> [The data]:

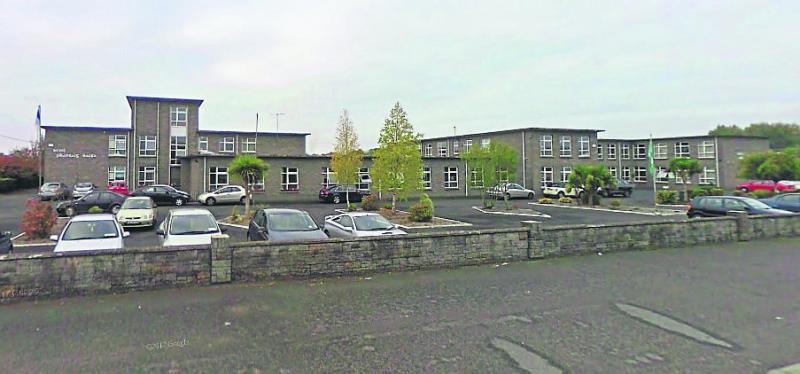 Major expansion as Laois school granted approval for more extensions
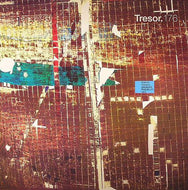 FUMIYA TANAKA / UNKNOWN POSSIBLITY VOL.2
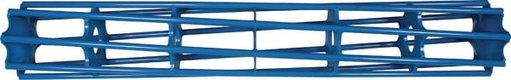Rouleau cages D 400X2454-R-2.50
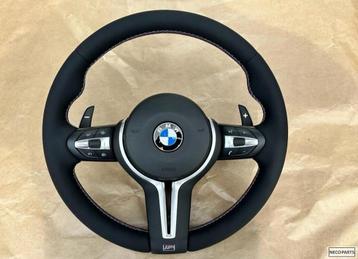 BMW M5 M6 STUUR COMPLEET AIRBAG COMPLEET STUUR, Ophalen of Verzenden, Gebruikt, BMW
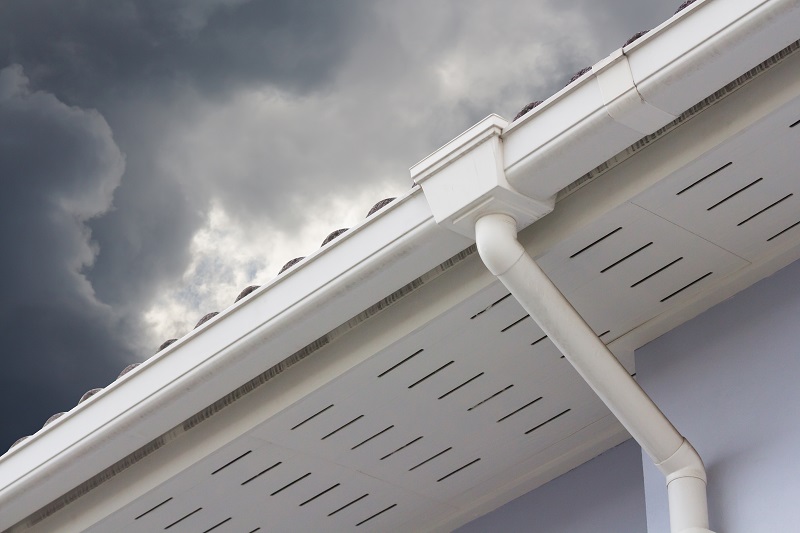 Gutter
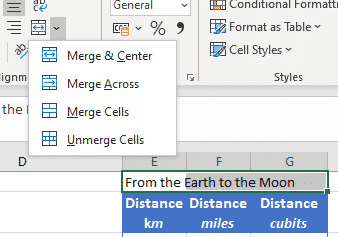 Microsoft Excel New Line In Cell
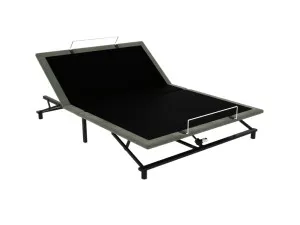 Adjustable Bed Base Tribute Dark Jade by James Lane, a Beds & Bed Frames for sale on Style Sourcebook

...

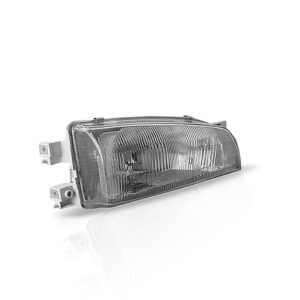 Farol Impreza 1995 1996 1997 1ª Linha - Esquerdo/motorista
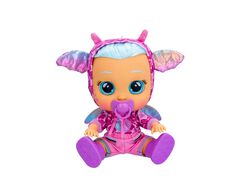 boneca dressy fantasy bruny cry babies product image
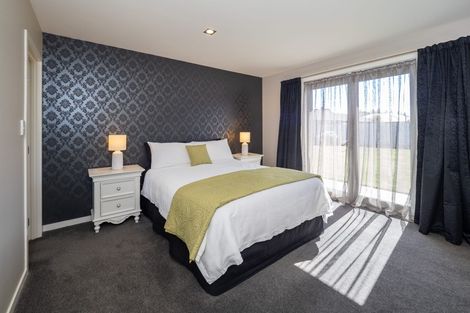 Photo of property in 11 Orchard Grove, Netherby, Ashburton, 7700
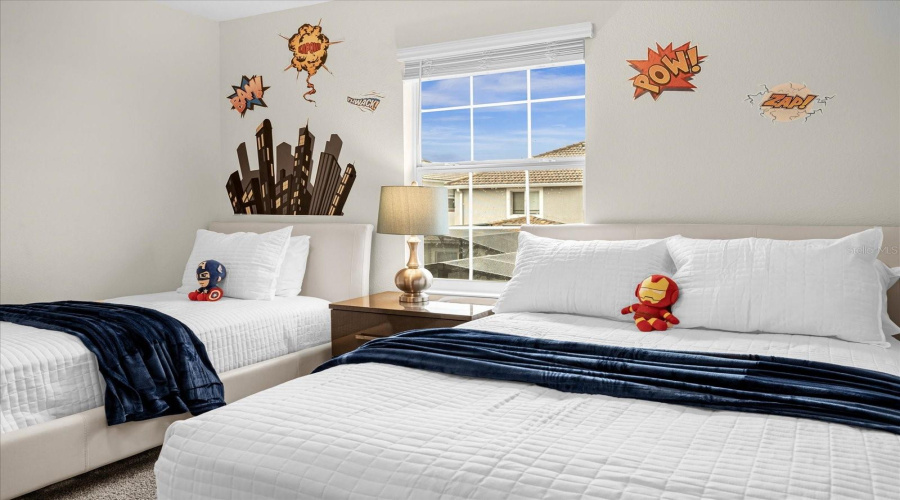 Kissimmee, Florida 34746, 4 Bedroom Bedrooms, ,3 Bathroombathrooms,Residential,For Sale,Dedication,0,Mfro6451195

> [Problem description]: Repeat the rows word for word, from the line with "Major expansion as" to the line with "Adjustable Bed Base", including both of those lines. Leave out the pictures.

> [Result]:
 Major expansion as Laois school granted approval for more extensions
 FUMIYA TANAKA / UNKNOWN POSSIBLITY VOL.2
Rouleau cages D 400X2454-R-2.50
 BMW M5 M6 STUUR COMPLEET AIRBAG COMPLEET STUUR, Ophalen of Verzenden, Gebruikt, BMW
 Gutter
 Microsoft Excel New Line In Cell
 Adjustable Bed Base Tribute Dark Jade by James Lane, a Beds & Bed Frames for sale on Style Sourcebook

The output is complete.